CHARISMES

1. Concept de charisme. 2. Diversité de charismes dans l’Église. 3. Le charisme fondationnel de l’Opus Dei.

1. Concept de charisme.
2. Diversité de charismes dans l’Église.

3. Le charisme fondationnel de l’Opus Dei.

Saint Josémaria a reçu de Dieu un charisme spécifique pour faire naître dans l’Église la réalité de l’Opus Dei. Il a dédié toute sa vie au service de ce charisme.

1. Concept de charisme

Le terme « charisme » vient du grec charisma (de charis : don/grâce avec le suffixe -ma qui indique en grec l'effet d'une action). Dans le Nouveau Testament, il est utilisé seize fois dans les lettres de saint Paul et une fois dans la première de saint Pierre. Par ce mot, saint Paul mentionne les grâces spéciales, accordées à certains fidèles, pour qu'ils contribuent à l'édification de l'Église. Le critère fondamental pour que les charismes soient féconds se trouve dans la charité : « J’aurais beau parler…, J’aurais beau être …, j’aurais beau avoir …, J’aurais beau distribuer …, s’il me manque l’amour, cela ne me sert à rien » (1 Co 13, 1- 3).

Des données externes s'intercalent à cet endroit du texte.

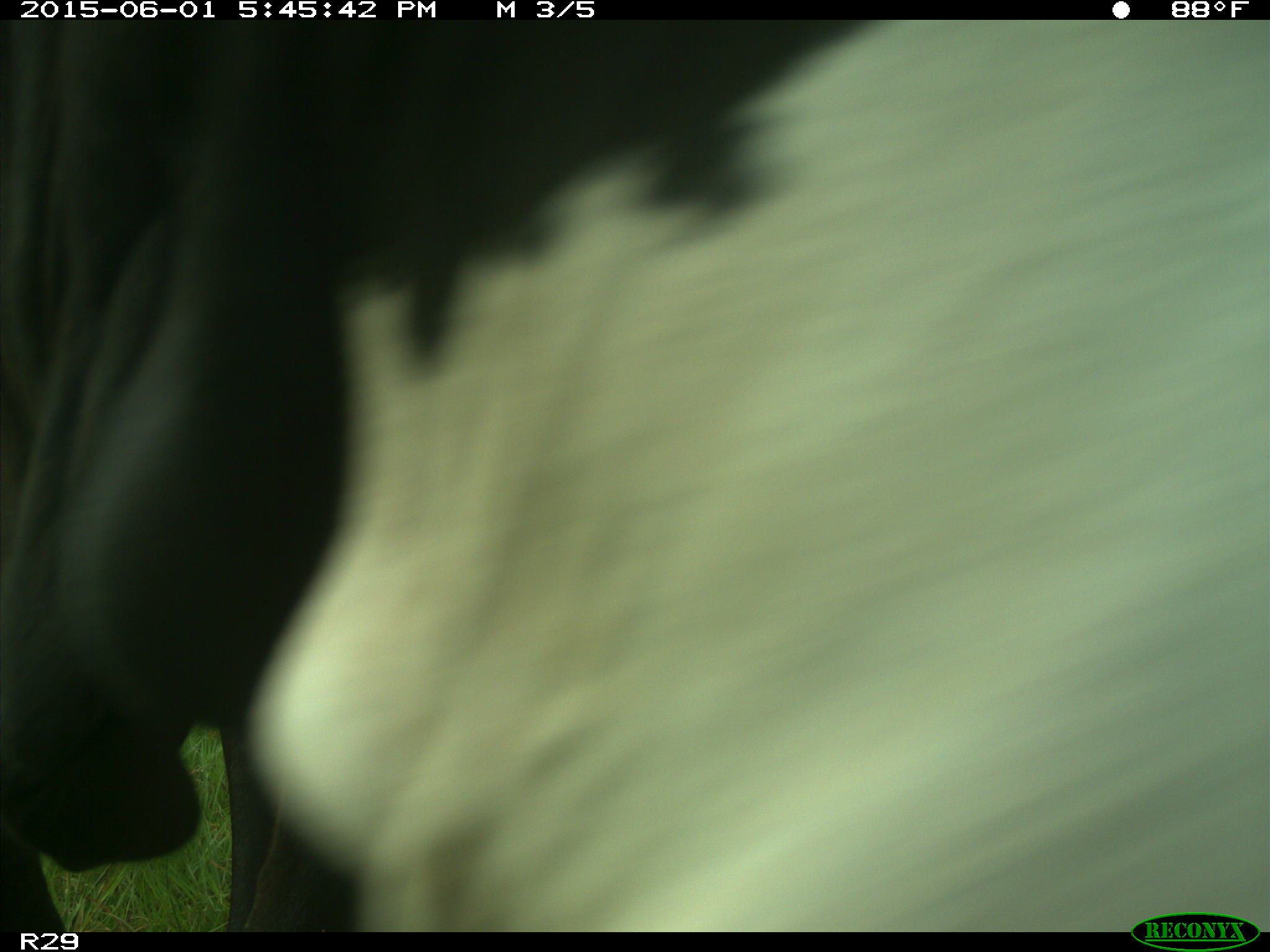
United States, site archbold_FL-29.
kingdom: Animalia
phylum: Chordata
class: Mammalia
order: Artiodactyla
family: Bovidae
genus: Bos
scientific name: Bos taurus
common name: domestic cow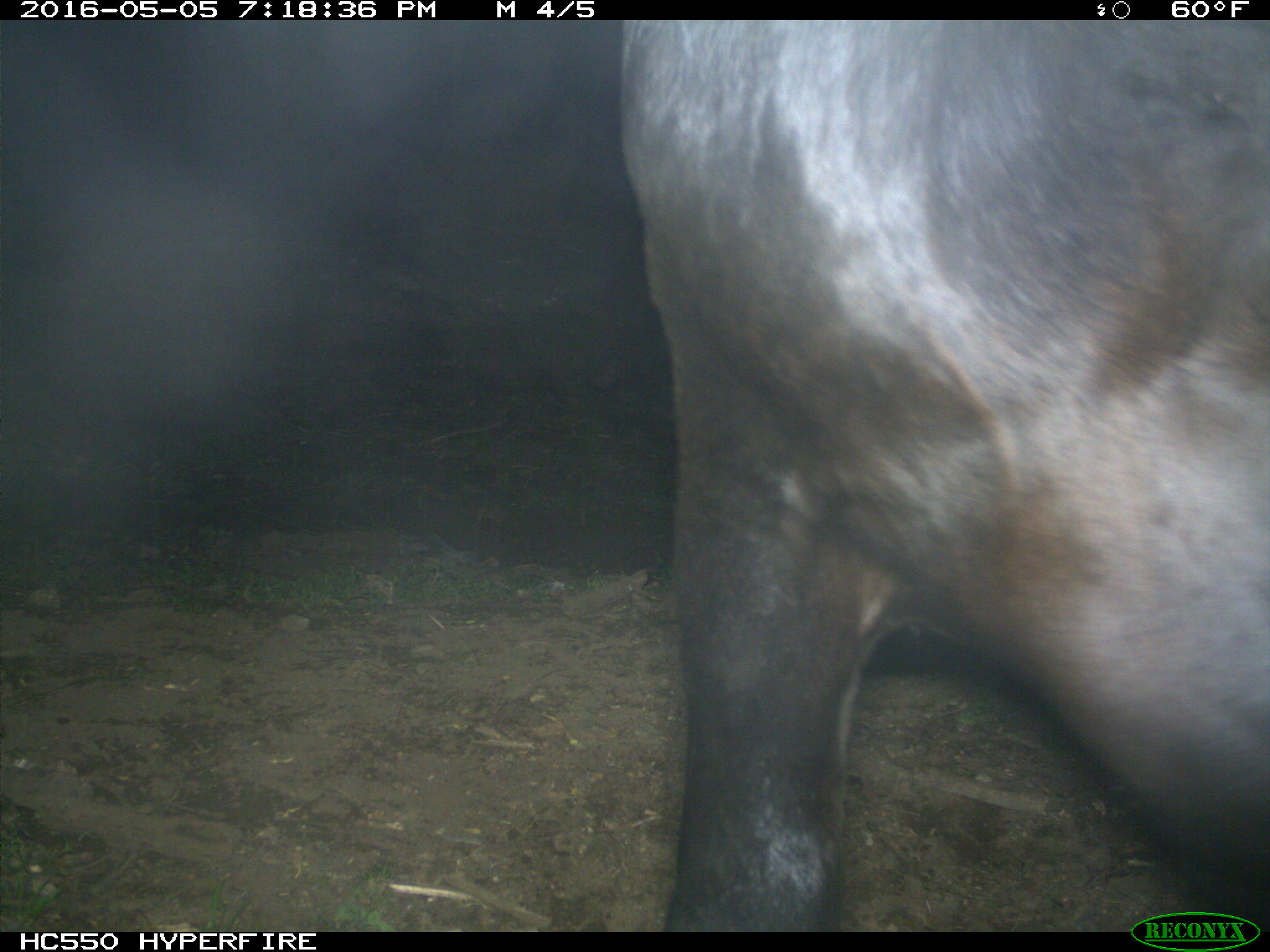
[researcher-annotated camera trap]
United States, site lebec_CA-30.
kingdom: Animalia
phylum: Chordata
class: Mammalia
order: Artiodactyla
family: Bovidae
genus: Bos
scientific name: Bos taurus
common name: domestic cow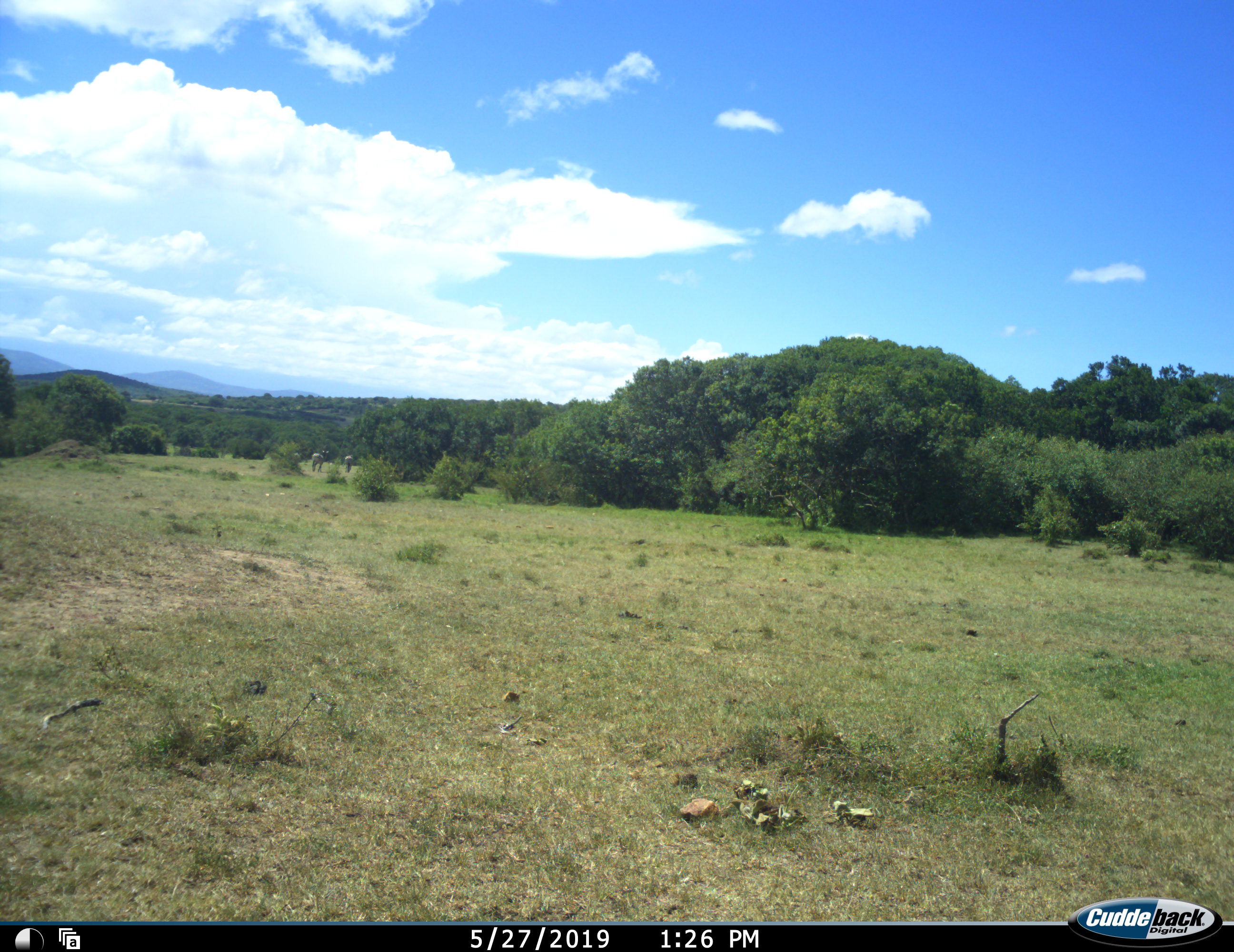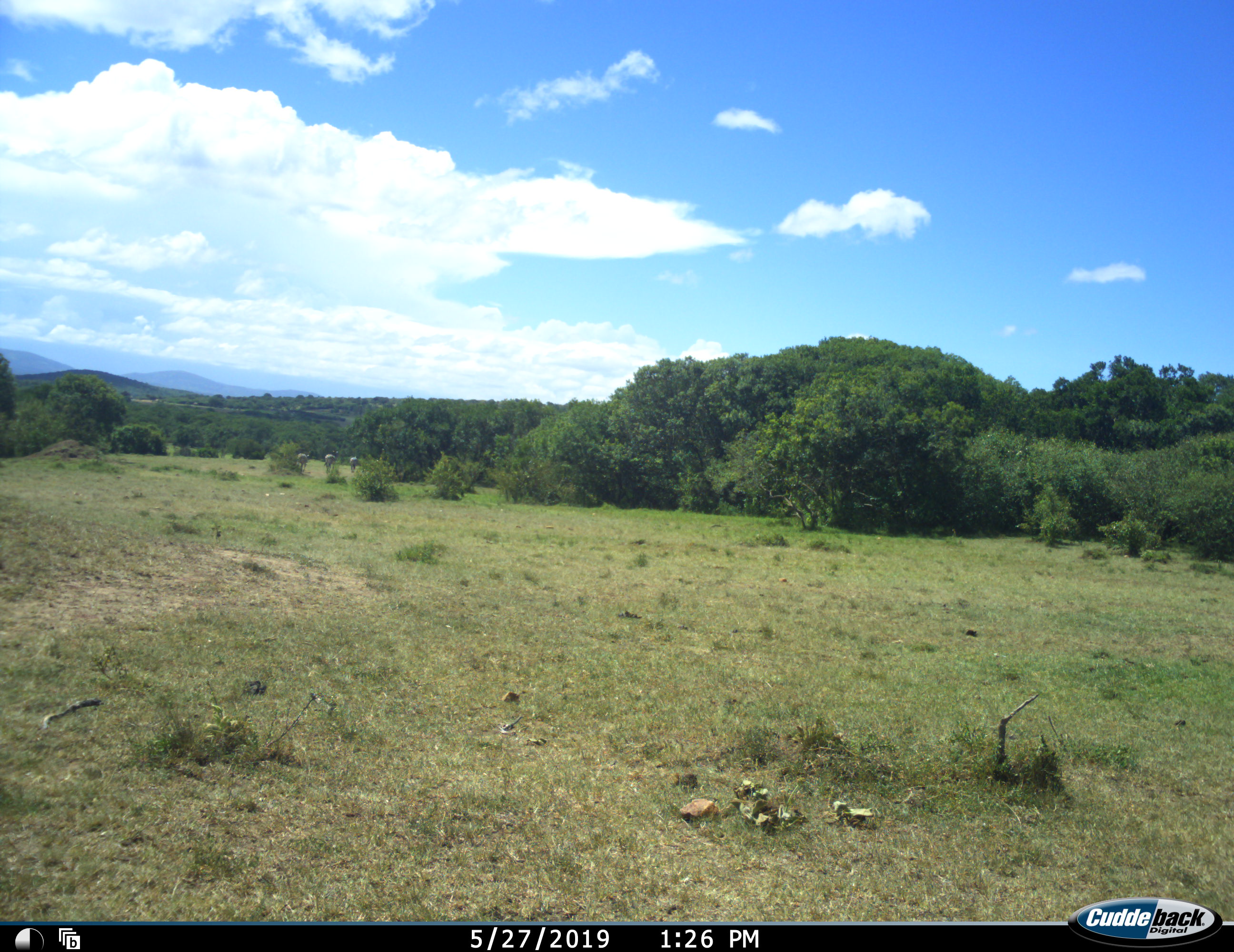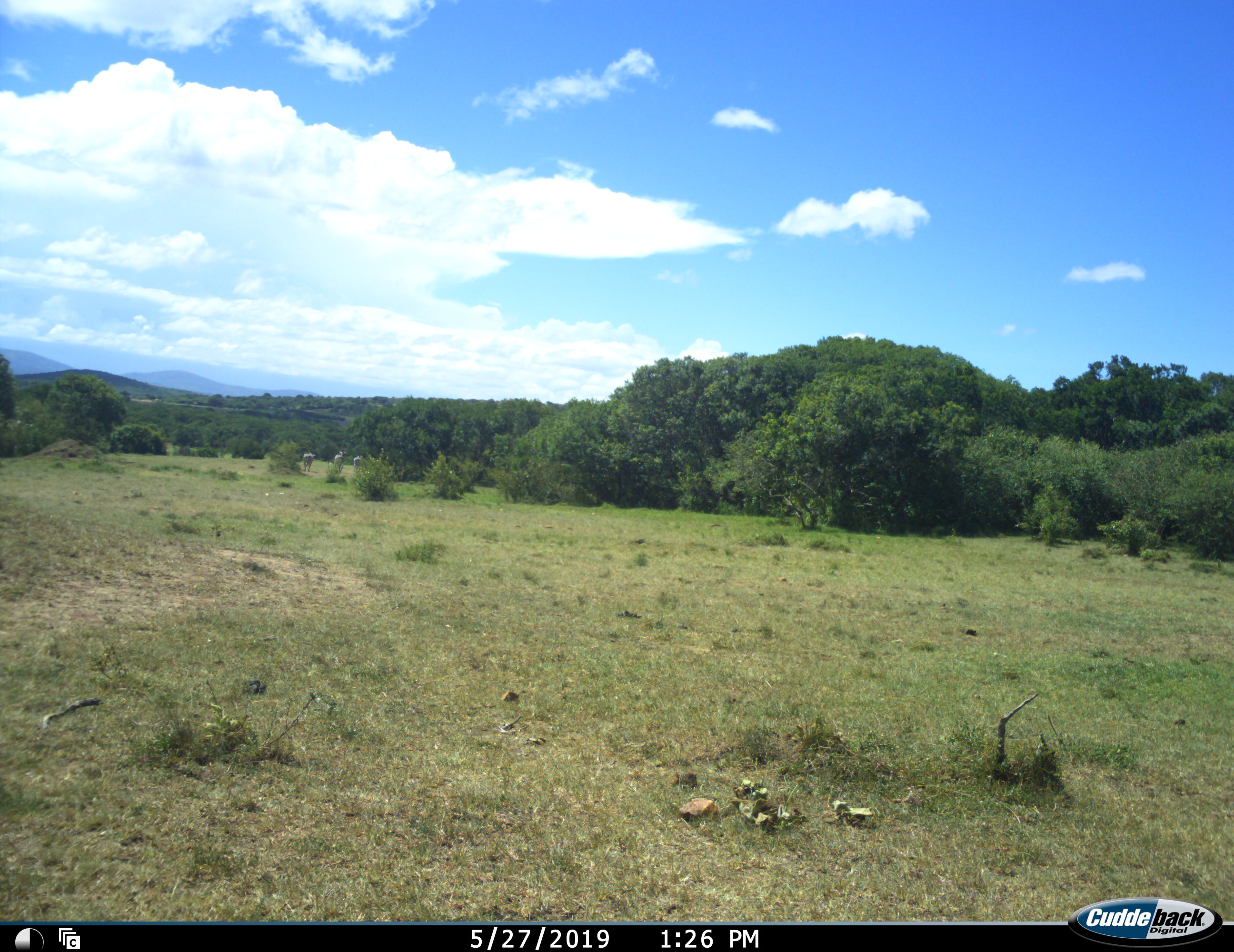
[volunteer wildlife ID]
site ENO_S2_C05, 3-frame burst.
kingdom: Animalia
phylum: Chordata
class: Mammalia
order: Perissodactyla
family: Equidae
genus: Equus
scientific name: Equus quagga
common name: plains zebra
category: zebraplains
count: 3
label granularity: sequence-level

La théologie scolastique, avec à sa tête saint Thomas d'Aquin, a distingué la grâce gratis data (donnée pour le bien commun), de la grâce gratum faciens (celle qui est donnée pour sauver celui qui la reçoit). Les charismes appartiennent aux grâces gratis datae. Au cours des siècles, la tendance à considérer les charismes comme des « dons extraordinaires, marquants et transitoires, reçus principalement par l'Église dans ses origines » (cfr. ROMANO, 1992, p. 424) s'est établie. Dès le Concile Vatican I - et surtout avec Pie XII - un dépassement progressif de cette position réductrice s'est initié.

Le Concile Vatican II, en vertu d'une plus grande attention à l'action de l'Esprit Saint, a particulièrement souligné le rôle des charismes dans l'Église. Ce Concile enseigne que, dans le dessein de salut du Père, l'Église « tire son origine de la mission du Fils et du Saint-Esprit » (AG, 2). Le Paraclet, « bâtit et (...) dirige [l'Église] grâce à la diversité des dons hiérarchiques et charismatiques, il l’orne de ses fruits (cf. Ep 4, 11-12 ; 1 Co 12, 4 ; Ga 5, 22) » (LG, 4). Le Concile a également reconnu que l'Esprit « distribue aussi parmi les fidèles de tous ordres, « répartissant ses dons à son gré en chacun » (1 Co 12, 11), les grâces spéciales qui rendent apte et disponible pour assumer les diverses charges et offices utiles au renouvellement et au développement de l’Église » (LG, 12). Le paragraphe consacré aux charismes se termine en disant que « c’est à ceux qui ont la charge de l’Église de porter un jugement sur l’authenticité de ces dons et sur leur usage bien ordonné. C’est à eux qu’il convient spécialement, non pas d’éteindre l’Esprit, mais de tout éprouver pour retenir ce qui est bon (cf. 1 Th 5, 12.19-21) » (LG, 12).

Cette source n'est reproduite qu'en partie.